__DIRECTIONS FOR THIS TASK__. Each image should be skipped while the records are restated word for word.

── DATASET ──

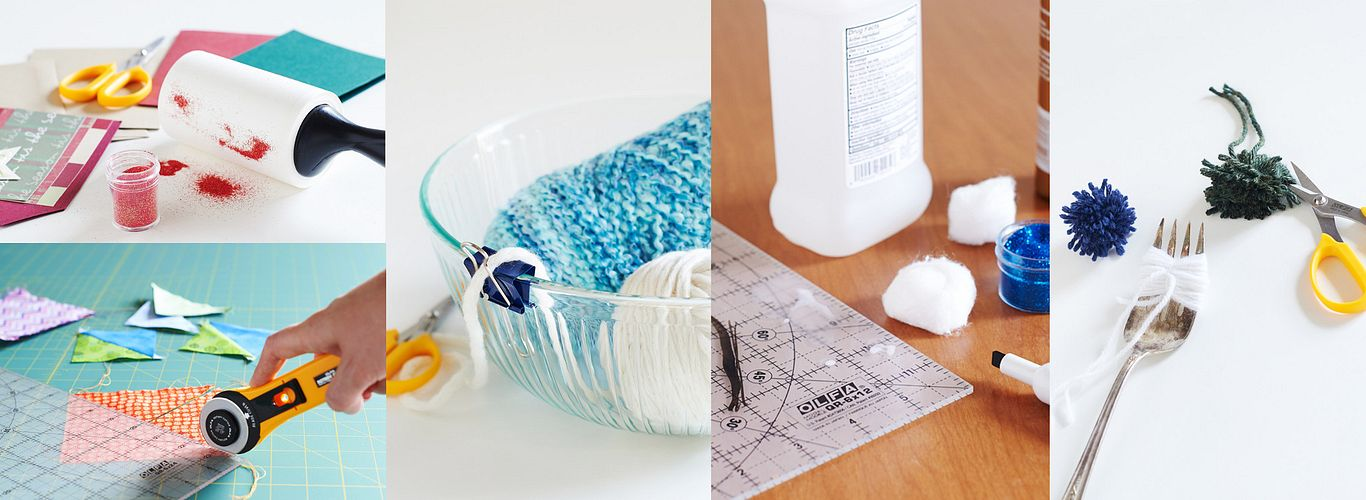10 Craft Hacks You'll Want to Try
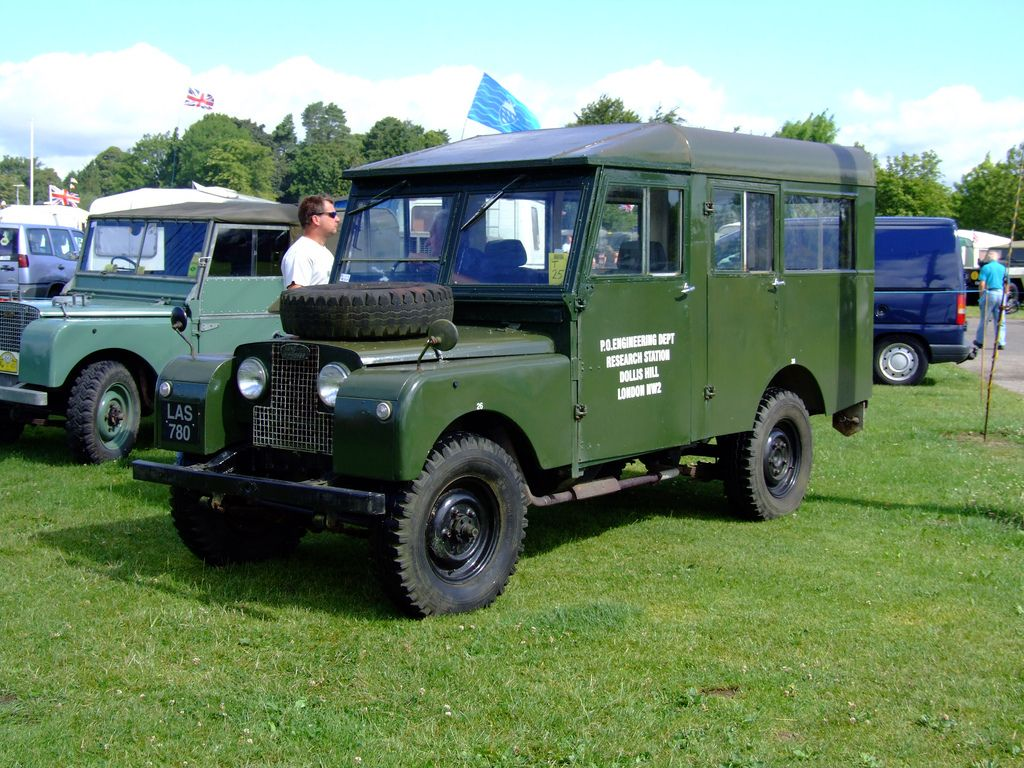 Land Rover Post Office Telephone Land Rover Jeep Truck Old Trucks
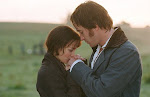 Elizabeth &amp; Mr. Darcy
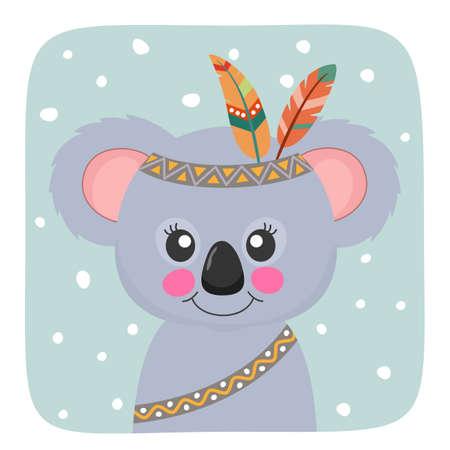 Cute Cartoon bear koala with red indian feathers.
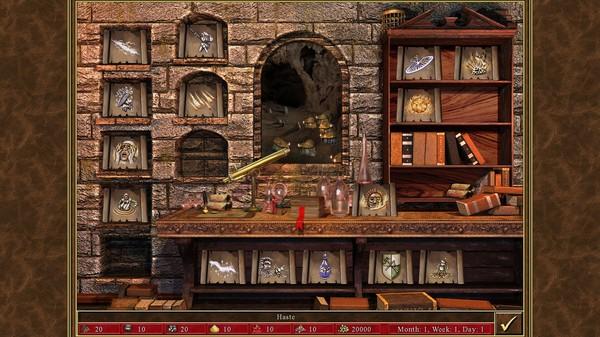 скриншот Heroes of Might & Magic III - HD Edition 4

───

__WRITTEN RESPONSE__.
10 Craft Hacks You'll Want to Try
 Land Rover Post Office Telephone Land Rover Jeep Truck Old Trucks
 Elizabeth &amp; Mr. Darcy
 Cute Cartoon bear koala with red indian feathers.
 скриншот Heroes of Might & Magic III - HD Edition 4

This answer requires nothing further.